- _WHAT TO DO_: The answer must be every line below that holds the word "burst".

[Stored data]
=== Section Start ===

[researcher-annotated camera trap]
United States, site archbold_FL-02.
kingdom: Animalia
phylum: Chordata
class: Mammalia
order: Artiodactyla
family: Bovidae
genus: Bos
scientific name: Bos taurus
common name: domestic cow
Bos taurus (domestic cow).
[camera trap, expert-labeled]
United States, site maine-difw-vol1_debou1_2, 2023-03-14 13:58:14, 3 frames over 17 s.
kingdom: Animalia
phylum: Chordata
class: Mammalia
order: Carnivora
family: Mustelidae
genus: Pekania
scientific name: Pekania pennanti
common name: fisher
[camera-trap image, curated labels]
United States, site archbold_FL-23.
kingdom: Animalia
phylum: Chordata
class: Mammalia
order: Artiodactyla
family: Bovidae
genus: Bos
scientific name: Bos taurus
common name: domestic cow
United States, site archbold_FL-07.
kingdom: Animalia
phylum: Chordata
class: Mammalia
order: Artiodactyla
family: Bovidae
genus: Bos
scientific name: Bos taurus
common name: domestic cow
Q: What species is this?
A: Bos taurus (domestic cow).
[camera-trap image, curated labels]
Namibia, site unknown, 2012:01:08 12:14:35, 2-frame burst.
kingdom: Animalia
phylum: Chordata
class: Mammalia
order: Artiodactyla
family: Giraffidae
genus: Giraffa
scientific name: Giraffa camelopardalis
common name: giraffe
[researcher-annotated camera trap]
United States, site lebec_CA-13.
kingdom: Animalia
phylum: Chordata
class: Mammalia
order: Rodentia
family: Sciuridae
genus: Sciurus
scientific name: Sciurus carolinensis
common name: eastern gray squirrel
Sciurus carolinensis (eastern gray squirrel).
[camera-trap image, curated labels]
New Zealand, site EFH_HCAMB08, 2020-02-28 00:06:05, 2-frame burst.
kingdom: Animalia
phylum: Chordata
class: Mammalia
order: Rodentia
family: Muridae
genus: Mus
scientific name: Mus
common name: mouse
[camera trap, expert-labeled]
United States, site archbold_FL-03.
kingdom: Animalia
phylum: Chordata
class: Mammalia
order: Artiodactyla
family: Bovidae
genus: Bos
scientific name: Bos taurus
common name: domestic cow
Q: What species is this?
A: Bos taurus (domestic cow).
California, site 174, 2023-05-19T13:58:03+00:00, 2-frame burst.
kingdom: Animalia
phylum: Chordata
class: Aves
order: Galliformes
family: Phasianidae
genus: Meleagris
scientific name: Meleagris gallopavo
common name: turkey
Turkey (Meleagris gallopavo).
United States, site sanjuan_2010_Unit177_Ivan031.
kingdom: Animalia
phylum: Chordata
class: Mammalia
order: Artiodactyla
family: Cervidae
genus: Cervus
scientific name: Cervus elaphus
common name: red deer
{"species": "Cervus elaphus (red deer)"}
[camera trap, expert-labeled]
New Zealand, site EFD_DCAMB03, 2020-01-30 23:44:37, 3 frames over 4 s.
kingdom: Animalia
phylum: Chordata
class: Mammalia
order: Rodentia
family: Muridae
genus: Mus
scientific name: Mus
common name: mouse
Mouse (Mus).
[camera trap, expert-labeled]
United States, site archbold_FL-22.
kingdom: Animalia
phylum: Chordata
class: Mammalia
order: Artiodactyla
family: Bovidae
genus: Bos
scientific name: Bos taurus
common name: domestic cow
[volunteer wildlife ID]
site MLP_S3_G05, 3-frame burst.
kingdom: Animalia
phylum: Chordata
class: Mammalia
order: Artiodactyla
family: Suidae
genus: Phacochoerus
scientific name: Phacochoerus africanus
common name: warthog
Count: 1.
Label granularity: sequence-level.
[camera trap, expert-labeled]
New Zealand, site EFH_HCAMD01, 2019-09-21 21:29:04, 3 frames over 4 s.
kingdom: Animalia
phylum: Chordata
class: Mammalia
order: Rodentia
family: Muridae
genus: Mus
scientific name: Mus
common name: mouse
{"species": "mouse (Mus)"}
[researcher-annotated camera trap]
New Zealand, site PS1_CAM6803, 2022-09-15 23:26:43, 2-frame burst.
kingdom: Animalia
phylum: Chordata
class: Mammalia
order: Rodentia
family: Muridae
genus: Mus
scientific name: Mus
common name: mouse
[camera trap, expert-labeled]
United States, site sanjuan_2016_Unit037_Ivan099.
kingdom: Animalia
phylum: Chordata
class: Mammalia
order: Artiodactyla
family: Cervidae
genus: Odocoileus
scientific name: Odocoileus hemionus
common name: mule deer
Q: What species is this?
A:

=== Section End ===

- _EXPECTED OUTPUT_:
Namibia, site unknown, 2012:01:08 12:14:35, 2-frame burst.
New Zealand, site EFH_HCAMB08, 2020-02-28 00:06:05, 2-frame burst.
California, site 174, 2023-05-19T13:58:03+00:00, 2-frame burst.
site MLP_S3_G05, 3-frame burst.
New Zealand, site PS1_CAM6803, 2022-09-15 23:26:43, 2-frame burst.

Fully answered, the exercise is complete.